Table 1 shows the fluorescent material that forms by solid state reaction of the present invention or sol gel process, and this fluorescent material has different particle size range, also has higher brightness, low-k, long lifetime and short twilight sunset usually.

Table 1

The luminescence feature and the form of manganese and lithium activatory lanthanon aluminate fluorescent powder powder

Method	Excitation intensity		Half-breadth (nm)	Twilight sunset		Chromaticity coordinates		Particle size (μ m)
									147nm	173nm	10％ (ms)	0.25％ (s)	x	y
	Example 1 example 2 examples 3 examples 4 examples 5 examples 6 examples 7 examples 8 examples 9 examples 10 examples 11 examples 12 examples 13 examples 14 examples 15 examples 16 examples 17 examples 18 examples 19 standardsaStandard bStandard c	100 88 89 88 88 85 82 82 69 68 69 66 61 72		95 85 85 85 84 82 78 78 65 65 65 62 57 multimodal multimodal multimodal multimodal multimodal multimodals, 78 multimodal multimodals	23.56 23.61 24.25 24.28 24.18 24.12 24.29 24.29 24.01 24.07 24.00 24.00 23.81 45.24	8.0 8.0 8.0 8.0 8.0 7.8 7.8 7.8 8.0 8.0 8.0 8.0 8.5 8.0 8.0 8.0 8.0 8.0 8.0 9.0 8.0 8.0	26 5 5 5 5 4.8 4.9 4.9 5 5 5 5 5 4.6 3.7 2.0 2.0 2.0 2.0 0.5 0.5 0.5								0.124 0.124 0.128 0.127 0.126 0.122 0.123 0.123 0.125 0.125 0.125 0.125 0.127 0.221 0.275 0.298 0.260 0.297 0.293 0.228 0.322 0.259	0.769 0.769 0.778 0.774 0.777 0.776 0.776 0.776 0.774 0.774 0.774 0.774 0.779 0.685 0.629 0.609 0.659 0.593 0.590 0.714 0.633 0.673	0.1-10 0.1-10 0.1-10 0.1-10 0.1-11 0.1-11 0.1-11 0.1-11 0.01-3 0.01-3 0.01-3 0.01-3 0.1-10 0.1-10 0.1-10 0.1-10 0.1-10 0.1-10 0.1-10 0.5-10 0.5-10 0.5-10

Standard ^a: P1 (ZnSiO ₄): Mn obtains from Japanese Kasei Optonix company;

Standard ^b: (Y, Gd) BO ₃: Tb (United States Patent (USP) 6004481);

Standard ^c: (Y, Gd) BO of the P1 of 50 weight % and 50 weight % ₃: Tb (United States Patent (USP) 6753645 B2)

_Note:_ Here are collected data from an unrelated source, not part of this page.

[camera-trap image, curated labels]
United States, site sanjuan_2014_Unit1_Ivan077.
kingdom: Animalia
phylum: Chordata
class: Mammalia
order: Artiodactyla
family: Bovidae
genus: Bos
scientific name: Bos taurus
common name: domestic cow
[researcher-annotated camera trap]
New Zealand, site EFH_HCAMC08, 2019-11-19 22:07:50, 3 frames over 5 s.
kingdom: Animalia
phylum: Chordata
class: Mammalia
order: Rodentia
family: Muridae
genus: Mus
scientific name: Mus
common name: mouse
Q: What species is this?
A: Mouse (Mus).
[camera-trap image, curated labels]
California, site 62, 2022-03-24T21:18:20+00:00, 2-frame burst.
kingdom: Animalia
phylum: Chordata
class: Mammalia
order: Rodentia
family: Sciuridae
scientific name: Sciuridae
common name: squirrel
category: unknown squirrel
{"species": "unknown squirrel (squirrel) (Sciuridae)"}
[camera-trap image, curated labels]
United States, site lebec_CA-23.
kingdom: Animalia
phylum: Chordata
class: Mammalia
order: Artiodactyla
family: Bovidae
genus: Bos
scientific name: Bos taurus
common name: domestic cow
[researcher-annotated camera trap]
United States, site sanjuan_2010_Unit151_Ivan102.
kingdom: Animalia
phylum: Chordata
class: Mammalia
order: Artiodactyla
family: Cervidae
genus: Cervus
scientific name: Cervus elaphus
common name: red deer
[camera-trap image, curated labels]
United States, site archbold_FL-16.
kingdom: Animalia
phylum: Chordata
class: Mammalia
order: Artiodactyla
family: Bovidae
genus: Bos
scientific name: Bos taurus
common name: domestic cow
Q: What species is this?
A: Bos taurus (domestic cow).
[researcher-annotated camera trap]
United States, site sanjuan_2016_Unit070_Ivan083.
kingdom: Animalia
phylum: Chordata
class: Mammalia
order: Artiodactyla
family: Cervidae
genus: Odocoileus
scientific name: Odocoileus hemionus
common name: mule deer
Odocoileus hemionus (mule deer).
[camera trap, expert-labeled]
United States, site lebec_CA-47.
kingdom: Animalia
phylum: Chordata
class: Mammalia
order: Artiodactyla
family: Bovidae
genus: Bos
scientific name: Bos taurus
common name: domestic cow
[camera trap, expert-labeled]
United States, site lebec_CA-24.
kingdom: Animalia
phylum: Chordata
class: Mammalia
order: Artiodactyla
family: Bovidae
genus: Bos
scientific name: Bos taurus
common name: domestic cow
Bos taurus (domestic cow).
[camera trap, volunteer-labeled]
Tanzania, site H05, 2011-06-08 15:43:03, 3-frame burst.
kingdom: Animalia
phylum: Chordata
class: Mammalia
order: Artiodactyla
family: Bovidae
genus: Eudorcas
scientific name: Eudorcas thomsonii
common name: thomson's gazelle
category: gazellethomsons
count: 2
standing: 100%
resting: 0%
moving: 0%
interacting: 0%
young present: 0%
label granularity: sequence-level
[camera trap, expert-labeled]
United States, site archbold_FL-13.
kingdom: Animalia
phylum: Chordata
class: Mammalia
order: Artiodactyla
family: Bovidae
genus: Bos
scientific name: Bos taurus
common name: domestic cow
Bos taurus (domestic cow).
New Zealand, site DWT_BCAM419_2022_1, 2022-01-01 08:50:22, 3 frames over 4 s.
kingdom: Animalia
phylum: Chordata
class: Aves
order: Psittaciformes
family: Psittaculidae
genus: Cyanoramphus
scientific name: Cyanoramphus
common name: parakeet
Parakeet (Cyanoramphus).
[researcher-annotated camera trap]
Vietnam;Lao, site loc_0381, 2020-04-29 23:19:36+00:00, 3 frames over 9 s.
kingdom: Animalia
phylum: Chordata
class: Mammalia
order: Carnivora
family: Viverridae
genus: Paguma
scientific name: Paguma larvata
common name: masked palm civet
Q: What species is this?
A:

Table 2 shows the light-emitting data of the plate of being made by following fluorescent material, described fluorescent material comprises fluorescent material of the present invention, the standard fluorescence powder, as manganese-activated zinc silicate and terbium activatory yttrium-gadolinium borate, and the mixture of making by the fluorescent material of the present invention and the terbium activatory yttrium-gadolinium borate (United States Patent (USP) 6004481) of heterogeneity.

Table 2

Have fluorescent material of the present invention and standard fluorescence powder 42 " luminescence feature of test panel

Fluorescent material	Xe％	Ne％	Brightness Cd/Sq.mt	Twilight sunset		Chromaticity coordinates		Decay in several hours (%)
											10％ (ms)	0.25％ (s)	x	y
				1K	16K	60K
							Example 1 standard aStandard bStandard cExample 2 examples 15 examples 17 standards aStandard c	5 5 5 5 15 15 15 15 15	95 95 95 95 85 85 85 85 85	198 353 389 400 259 398 423 400 473					10 9 10 9 10 9 9 9 9	28 2 1 2 5 3 3 2 2	0.194 0.268 0.342 0.302 0.132 0.267 0.270 0.271 0.297	0.725 0.680 0.576 0.680 0.784 0.645 0.661 0.661 0.659	0 2.1 0 0.5 0 0 1 2.5 7.5	0 4.8 0 3.5 11.0 16.8 19.5 24.1 22.3	8.1 25 7.1 19.8 - - - - -

Standard ^a: P1 (ZnSiO ₄): Mn obtains from Japanese Kasei Optonix company;

Standard ^c: (Y, Gd) BO of the P1 of 50 weight % and 50 weight % ₃: Tb (United States Patent (USP) 6753645 B2)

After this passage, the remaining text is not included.